The newspaper was first published on 7 November 1914, and subtitled "The Only Federal Newspaper in the Commonwealth.", reflecting the view that the paper will "work for the development of the north, and for amelioration of the conditions of the workers." From Vol. 1, No.3, the proprietor was John Ernest Edwards (died 1955), previously on the literary staff of The Advertiser and editor was Maurice Henry Hill (died 1957). Lindsay Riches was editor from 1927.

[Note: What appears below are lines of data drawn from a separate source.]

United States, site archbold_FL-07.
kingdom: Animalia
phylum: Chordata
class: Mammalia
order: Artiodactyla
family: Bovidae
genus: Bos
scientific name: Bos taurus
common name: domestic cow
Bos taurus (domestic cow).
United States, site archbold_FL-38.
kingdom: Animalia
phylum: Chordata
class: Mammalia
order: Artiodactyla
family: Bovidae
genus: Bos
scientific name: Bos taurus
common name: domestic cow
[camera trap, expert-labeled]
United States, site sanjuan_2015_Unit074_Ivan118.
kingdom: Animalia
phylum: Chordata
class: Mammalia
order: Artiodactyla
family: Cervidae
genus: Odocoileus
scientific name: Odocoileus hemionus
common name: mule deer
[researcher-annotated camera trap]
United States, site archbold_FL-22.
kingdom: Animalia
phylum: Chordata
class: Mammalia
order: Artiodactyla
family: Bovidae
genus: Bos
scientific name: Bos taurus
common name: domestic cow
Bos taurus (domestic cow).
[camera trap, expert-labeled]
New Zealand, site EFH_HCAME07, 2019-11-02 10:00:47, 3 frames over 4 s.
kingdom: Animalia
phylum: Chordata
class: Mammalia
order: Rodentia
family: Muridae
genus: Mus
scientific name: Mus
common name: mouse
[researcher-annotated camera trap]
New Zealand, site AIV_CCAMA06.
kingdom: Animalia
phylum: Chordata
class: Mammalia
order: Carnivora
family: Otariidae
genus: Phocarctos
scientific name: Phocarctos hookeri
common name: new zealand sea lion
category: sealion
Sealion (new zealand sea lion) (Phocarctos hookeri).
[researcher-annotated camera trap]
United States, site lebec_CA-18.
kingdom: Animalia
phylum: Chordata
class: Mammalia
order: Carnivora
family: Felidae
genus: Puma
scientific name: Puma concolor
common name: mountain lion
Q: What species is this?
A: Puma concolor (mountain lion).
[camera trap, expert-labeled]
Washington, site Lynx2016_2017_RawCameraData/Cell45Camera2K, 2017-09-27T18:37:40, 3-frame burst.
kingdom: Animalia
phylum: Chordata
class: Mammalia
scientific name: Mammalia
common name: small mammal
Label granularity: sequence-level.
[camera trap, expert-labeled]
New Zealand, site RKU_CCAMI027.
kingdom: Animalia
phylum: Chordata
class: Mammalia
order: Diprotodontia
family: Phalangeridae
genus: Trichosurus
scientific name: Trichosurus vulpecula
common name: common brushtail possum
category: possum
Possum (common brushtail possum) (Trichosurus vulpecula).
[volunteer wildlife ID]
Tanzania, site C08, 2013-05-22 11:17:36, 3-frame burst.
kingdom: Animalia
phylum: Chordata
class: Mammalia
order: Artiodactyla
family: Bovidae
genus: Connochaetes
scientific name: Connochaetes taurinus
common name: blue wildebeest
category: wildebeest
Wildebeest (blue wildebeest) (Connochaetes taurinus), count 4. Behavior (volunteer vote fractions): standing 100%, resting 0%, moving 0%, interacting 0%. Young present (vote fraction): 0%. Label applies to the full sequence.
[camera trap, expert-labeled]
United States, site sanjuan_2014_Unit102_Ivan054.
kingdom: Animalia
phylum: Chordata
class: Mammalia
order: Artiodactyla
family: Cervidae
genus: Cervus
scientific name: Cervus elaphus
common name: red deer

Another newspaper, the North Western Star and Frome Journal (30 August 1912 – 27 July 1917), a sister publication in Wilmington with mirrored content and also run by Barclay, was stopped and replaced by the main publication. In 1945, the newspaper took control of the Quorn Mercury (3 May 1895 – 11 October 1956), and after 1956, it continued by replacing the Quorn column in The Transcontinental.

In 2007, the paper, acquired earlier by Rural Press, was among the stable of publications in a merger between Rural Press and John Fairfax & Sons. Papers from Rural Press were then published under the Fairfax Regional Media brand, which later became Australian Community Media. In December 2022 it was sold to the Star News Group.

==Distribution==
Like other SA Today publications, the newspaper is available locally in print and by subscription online.

==Digitisation==
The National Library of Australia has digitised photographic copies of most issues of The Transcontinental from 7 November 1914 (Vol. 1 No.3) to 8 June 1951, which may be accessed via Trove.